THE EXERCISE: Can you pull the passage from the standing waves article, starting at "Let’s begin!" and ending at "in opposite directions.", and copy it word for word?

Contents
Introduction
We use many of the same terms to describe standing waves and travelling waves, but in reality these waves are very different. Standing waves do not travel and, actually, they are just vibrations!
In this post we’re going to discover what standing waves are, how they are formed, and some of their principal characteristics.
Let’s begin!
What is a standing wave?
A standing wave, also known as a stationary wave, is the superposition of two travelling waves of the same frequency and amplitude travelling in opposite directions.
For example, consider two identical waves travelling towards each other. When they are in phase, they will constructively interfere to create a resultant wave of twice the amplitude!
Let’s follow the red and green dots as the waves travel along. An eighth of a cycle later (\(t=T \big/ 8\)), the crests have moved along slightly and the resultant wave has a smaller amplitude:
Another eighth of a cycle later (\(t=T \big/ 4\)), the crests have moved further along and the travelling waves are in antiphase. They deconstructively interfere and cancel each other out!
At \(t=3T \big/ 8\), the crests move a bit further and the standing wave reappears:
Finally, half way through the wave cycle (\(t=T \big/ 2\)), the travelling waves are in phase again. Each point on the standing wave has its maximum amplitude, but a negative version of what it had at the start.
At this stage, the blue dot on the crest of the standing wave has moved from its starting position at the top all the way to the bottom:
During the next half cycle the blue dot moves all the way back up to the top. It is this repeating vibration that creates the standing wave:
How standing waves are formed
A standing wave can be established in various ways.

PROVIDED DATA:
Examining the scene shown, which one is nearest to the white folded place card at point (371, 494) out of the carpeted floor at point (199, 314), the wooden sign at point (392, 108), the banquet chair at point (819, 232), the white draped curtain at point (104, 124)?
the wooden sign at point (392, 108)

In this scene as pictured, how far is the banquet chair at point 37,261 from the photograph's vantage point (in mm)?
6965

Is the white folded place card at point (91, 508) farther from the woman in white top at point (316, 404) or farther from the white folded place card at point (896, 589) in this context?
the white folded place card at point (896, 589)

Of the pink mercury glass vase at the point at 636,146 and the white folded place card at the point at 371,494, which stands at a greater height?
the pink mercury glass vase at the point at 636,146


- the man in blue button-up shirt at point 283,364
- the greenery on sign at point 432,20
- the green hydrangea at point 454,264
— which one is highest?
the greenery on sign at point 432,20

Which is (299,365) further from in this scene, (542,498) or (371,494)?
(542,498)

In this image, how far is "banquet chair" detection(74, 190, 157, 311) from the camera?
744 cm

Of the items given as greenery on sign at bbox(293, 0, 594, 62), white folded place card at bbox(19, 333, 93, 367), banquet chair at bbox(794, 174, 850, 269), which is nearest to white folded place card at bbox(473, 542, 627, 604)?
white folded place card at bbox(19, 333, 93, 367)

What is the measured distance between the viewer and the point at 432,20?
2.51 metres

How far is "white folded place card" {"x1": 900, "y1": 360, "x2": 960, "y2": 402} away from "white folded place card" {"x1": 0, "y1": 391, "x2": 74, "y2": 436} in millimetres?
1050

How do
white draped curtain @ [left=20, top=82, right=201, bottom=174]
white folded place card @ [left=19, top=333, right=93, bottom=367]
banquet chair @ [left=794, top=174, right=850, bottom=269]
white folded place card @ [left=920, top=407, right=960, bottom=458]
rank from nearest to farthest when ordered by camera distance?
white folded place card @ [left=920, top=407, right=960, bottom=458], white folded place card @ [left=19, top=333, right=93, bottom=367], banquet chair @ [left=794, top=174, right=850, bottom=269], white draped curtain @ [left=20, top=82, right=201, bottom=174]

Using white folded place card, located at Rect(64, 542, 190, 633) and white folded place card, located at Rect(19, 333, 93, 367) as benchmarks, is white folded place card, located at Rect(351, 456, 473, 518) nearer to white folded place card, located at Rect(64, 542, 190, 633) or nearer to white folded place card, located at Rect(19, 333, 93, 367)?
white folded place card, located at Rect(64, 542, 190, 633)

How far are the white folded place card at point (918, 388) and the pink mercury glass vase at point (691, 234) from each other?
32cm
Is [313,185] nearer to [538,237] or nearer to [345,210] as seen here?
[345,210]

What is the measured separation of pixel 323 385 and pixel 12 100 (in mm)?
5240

RESPONSE:
Let’s begin!
What is a standing wave?
A standing wave, also known as a stationary wave, is the superposition of two travelling waves of the same frequency and amplitude travelling in opposite directions.